** start of TASK DATA **

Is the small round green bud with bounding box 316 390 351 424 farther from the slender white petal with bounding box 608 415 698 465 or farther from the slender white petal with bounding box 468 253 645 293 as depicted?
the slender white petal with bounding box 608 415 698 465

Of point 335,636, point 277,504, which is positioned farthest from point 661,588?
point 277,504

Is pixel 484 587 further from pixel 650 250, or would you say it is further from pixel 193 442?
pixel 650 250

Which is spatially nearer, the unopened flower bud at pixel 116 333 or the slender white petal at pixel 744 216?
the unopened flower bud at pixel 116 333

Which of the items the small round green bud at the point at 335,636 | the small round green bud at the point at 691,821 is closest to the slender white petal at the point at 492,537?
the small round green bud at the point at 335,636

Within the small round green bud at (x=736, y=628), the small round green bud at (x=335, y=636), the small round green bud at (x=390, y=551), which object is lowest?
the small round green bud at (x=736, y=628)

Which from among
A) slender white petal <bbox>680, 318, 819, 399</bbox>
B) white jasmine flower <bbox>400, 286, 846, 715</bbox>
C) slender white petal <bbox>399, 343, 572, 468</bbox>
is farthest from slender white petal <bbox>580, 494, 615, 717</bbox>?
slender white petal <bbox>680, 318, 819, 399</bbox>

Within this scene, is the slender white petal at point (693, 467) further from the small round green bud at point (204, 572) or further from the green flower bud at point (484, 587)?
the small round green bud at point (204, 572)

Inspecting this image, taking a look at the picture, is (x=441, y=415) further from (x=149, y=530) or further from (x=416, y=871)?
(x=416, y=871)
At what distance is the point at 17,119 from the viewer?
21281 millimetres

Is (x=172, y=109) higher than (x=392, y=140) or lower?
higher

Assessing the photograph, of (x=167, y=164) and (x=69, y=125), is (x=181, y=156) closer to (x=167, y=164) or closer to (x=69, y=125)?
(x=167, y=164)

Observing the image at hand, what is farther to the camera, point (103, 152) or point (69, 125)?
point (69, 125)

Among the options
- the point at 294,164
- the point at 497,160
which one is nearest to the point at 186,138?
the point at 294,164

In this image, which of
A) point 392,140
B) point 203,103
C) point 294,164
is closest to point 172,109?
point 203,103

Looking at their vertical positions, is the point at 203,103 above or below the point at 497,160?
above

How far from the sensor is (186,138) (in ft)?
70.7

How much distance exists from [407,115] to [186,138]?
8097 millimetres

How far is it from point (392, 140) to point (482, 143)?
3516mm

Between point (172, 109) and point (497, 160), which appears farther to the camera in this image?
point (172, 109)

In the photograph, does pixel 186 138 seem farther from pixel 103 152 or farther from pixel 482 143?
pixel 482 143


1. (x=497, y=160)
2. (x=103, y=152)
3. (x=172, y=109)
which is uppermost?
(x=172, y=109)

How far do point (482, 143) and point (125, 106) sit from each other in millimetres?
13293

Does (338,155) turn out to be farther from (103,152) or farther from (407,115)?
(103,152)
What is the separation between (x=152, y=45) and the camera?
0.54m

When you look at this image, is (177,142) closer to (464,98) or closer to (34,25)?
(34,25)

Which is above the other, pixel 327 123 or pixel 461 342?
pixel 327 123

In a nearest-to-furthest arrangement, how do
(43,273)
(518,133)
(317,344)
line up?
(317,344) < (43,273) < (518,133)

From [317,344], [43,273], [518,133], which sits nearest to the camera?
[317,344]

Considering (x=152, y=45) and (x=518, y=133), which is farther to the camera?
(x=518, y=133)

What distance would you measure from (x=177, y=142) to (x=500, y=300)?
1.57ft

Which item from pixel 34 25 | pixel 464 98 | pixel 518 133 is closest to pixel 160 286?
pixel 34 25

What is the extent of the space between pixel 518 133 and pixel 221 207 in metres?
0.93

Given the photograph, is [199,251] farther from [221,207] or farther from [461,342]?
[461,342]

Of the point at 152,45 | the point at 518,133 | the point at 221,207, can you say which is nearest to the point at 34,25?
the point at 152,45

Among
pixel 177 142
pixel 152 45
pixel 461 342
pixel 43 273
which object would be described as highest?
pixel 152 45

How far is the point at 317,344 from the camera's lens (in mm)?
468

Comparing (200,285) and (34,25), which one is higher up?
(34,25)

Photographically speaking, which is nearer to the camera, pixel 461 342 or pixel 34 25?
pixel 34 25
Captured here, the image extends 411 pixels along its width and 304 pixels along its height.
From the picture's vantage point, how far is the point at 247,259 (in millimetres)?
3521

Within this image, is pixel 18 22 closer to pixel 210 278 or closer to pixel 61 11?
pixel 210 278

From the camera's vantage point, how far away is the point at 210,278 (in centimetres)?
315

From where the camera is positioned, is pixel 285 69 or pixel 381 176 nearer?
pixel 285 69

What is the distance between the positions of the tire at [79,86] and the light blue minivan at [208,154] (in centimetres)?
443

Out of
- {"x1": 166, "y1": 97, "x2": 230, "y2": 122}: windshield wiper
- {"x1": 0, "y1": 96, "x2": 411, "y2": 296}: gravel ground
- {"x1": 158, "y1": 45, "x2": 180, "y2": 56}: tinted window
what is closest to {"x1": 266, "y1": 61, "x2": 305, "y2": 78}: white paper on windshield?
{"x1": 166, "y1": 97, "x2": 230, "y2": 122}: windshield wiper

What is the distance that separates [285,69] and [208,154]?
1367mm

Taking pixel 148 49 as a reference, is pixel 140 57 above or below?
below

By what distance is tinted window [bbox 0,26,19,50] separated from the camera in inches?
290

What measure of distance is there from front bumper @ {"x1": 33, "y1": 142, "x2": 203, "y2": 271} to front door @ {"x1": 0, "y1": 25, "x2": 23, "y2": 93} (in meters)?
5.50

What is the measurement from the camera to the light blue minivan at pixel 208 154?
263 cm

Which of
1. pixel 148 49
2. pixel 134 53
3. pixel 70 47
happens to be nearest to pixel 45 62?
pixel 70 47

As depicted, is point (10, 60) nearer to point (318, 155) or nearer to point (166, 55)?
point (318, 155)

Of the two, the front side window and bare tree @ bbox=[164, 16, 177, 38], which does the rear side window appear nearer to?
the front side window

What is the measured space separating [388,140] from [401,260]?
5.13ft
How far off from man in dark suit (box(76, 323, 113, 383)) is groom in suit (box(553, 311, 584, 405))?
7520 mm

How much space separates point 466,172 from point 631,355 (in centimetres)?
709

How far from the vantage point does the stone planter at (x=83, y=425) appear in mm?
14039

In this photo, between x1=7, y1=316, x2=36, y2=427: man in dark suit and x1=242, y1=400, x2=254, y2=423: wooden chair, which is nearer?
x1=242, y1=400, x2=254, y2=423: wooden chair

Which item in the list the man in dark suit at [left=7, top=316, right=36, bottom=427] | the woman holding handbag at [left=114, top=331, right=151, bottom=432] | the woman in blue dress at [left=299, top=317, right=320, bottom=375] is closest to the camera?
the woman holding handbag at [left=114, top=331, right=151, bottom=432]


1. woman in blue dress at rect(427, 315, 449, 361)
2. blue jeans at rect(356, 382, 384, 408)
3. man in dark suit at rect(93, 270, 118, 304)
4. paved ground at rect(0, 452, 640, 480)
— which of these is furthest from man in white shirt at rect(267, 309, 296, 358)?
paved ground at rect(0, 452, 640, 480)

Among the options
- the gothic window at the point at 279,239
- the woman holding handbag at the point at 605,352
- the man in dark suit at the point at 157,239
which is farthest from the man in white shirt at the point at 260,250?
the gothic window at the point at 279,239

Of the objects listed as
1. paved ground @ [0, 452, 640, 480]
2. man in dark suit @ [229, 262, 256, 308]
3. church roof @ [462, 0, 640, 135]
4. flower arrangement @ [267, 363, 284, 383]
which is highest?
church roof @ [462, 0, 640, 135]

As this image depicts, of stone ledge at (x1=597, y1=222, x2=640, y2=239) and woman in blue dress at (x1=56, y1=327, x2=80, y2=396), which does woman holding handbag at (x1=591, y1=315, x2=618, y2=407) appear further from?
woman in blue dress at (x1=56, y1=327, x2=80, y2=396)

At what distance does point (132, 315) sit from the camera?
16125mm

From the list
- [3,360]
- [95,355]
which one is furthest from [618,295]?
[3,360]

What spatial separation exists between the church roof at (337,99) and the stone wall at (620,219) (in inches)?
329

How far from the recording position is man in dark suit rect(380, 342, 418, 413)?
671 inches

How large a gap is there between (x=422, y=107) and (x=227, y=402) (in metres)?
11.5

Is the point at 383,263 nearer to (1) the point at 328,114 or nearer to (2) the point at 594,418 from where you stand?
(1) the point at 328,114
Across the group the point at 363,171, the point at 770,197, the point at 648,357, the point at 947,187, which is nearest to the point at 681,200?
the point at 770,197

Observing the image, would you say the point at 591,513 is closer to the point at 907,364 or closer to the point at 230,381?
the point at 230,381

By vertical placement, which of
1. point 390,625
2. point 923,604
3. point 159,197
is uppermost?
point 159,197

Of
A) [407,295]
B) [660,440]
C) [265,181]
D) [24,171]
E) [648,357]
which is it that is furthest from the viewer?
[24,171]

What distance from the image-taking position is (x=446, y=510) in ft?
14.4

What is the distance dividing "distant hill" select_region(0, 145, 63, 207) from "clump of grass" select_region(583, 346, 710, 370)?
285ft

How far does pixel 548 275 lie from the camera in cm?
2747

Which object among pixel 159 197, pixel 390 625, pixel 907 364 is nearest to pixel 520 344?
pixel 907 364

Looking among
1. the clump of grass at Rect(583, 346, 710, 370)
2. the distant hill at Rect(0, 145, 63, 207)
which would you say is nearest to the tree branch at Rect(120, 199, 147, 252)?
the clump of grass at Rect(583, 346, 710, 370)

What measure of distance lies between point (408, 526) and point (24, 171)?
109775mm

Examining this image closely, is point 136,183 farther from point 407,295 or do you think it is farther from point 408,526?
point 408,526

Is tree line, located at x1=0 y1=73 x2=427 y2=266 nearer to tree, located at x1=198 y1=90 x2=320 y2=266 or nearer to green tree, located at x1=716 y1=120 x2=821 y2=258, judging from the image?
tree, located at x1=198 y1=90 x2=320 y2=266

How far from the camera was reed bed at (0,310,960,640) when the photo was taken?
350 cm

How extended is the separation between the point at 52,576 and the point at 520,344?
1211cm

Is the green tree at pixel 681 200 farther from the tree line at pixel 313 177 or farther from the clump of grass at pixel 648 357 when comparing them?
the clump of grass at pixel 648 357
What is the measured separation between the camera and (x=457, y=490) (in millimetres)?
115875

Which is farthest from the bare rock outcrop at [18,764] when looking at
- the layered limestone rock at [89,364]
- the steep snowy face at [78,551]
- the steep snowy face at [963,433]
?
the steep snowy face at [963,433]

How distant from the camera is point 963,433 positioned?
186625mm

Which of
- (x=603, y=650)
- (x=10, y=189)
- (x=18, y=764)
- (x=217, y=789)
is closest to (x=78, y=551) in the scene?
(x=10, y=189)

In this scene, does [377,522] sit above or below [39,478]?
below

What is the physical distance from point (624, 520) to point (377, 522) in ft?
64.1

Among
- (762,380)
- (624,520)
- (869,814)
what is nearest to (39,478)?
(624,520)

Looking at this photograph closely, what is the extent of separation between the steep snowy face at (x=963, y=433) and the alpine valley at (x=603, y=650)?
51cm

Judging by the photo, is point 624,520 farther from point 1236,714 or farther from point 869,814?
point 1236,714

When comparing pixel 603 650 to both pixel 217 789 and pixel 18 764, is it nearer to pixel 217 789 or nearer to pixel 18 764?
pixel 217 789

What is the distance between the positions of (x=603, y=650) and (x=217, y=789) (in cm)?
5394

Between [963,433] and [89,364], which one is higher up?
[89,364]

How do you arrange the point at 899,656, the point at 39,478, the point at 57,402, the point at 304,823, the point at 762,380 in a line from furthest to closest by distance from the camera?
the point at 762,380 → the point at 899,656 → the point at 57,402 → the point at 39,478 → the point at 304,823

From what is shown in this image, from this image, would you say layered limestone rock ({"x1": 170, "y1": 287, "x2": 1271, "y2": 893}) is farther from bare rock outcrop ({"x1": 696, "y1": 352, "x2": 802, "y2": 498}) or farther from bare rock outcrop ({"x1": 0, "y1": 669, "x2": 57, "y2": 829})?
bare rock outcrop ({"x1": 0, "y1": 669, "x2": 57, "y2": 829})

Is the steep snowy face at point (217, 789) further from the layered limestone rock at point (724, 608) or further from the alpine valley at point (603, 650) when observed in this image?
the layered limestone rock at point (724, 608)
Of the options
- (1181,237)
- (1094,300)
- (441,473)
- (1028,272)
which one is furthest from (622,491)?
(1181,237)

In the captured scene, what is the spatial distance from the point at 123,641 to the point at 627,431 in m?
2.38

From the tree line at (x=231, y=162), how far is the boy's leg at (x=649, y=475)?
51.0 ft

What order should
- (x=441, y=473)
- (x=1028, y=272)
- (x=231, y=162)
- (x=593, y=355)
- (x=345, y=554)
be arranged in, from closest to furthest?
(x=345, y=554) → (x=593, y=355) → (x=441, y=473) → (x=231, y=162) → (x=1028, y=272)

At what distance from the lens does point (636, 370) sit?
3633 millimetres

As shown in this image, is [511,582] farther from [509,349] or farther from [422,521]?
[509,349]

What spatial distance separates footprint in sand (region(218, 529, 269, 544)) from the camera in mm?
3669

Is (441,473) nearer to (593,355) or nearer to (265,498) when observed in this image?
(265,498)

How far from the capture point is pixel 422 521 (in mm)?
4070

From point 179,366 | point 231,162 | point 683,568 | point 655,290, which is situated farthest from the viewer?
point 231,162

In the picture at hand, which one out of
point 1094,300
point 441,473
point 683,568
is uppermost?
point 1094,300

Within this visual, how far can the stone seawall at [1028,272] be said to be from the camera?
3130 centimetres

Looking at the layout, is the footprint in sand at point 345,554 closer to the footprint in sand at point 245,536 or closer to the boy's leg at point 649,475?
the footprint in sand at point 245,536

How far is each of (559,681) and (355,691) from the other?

** end of TASK DATA **

* **GIVEN EXERCISE**:
Recast the entries from the line containing "Within this visual, how" through the end of the entries as a JSON list of strings, one string per line, leaving out blank lines.

* **RESPONSE**:
[
  "Within this visual, how far can the stone seawall at [1028,272] be said to be from the camera?",
  "3130 centimetres",
  "Looking at the layout, is the footprint in sand at point 345,554 closer to the footprint in sand at point 245,536 or closer to the boy's leg at point 649,475?",
  "the footprint in sand at point 245,536",
  "How far is each of (559,681) and (355,691) from the other?"
]